WHAT YOU ARE ASKED TO DO: Reproduce word for word the part of the data that opens with the line containing "Looking across" and runs through the end of the data.

Stored data:
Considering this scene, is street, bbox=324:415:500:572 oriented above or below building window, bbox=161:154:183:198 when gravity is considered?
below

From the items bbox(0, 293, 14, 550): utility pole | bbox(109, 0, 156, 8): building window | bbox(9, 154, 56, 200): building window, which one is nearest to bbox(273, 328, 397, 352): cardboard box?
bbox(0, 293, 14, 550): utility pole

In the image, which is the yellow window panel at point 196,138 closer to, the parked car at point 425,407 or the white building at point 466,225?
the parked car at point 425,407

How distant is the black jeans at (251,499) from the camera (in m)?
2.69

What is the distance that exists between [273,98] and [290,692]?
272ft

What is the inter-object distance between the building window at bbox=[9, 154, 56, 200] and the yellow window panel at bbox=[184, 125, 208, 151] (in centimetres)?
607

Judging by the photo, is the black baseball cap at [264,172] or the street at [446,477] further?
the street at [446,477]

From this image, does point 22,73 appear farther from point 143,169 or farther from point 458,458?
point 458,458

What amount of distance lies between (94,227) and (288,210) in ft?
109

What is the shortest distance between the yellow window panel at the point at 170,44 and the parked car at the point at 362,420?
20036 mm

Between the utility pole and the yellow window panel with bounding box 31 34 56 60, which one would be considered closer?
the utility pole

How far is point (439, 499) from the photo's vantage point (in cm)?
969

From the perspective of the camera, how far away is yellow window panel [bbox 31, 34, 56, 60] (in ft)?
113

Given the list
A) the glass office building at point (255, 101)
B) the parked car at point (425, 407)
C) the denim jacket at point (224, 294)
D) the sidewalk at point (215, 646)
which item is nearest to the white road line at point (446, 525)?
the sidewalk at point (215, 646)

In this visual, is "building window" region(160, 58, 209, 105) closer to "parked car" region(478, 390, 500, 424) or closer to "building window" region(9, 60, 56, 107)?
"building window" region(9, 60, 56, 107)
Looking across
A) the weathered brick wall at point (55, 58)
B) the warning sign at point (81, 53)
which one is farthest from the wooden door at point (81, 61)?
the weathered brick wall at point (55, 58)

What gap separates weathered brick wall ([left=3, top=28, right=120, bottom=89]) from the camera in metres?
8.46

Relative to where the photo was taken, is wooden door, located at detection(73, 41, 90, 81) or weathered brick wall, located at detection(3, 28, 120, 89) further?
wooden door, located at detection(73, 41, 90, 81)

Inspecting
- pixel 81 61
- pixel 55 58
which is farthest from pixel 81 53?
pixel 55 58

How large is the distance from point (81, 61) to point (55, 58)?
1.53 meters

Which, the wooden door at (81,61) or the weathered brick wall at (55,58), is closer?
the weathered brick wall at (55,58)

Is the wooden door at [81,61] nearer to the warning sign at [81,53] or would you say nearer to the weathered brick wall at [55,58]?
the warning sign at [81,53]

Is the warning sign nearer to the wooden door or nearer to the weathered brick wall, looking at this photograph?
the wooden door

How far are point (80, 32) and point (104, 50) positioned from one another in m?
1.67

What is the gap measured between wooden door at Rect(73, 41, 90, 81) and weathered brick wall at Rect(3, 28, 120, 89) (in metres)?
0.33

RESULT OF THIS EXERCISE:
Looking across
A) the weathered brick wall at point (55, 58)
B) the warning sign at point (81, 53)
which one is farthest from the wooden door at point (81, 61)?
the weathered brick wall at point (55, 58)

What gap separates weathered brick wall ([left=3, top=28, right=120, bottom=89]) from the camera in metres?
8.46

Relative to where the photo was taken, is wooden door, located at detection(73, 41, 90, 81) or weathered brick wall, located at detection(3, 28, 120, 89) further?
wooden door, located at detection(73, 41, 90, 81)

Inspecting
- pixel 81 61
- pixel 55 58
which is farthest from pixel 81 53?
pixel 55 58

How large is the distance from point (81, 61) to point (55, 58)?
1.53 meters

Which, the wooden door at (81,61) or the weathered brick wall at (55,58), is closer?
the weathered brick wall at (55,58)

Is the wooden door at [81,61] nearer to the warning sign at [81,53] or would you say nearer to the weathered brick wall at [55,58]?
the warning sign at [81,53]

Is the warning sign nearer to the wooden door or nearer to the weathered brick wall, looking at this photograph?
the wooden door

How far are point (80, 32) and point (104, 50) positioned from one another in m?
1.67

What is the gap measured between wooden door at Rect(73, 41, 90, 81) and weathered brick wall at Rect(3, 28, 120, 89) (in metres)?
0.33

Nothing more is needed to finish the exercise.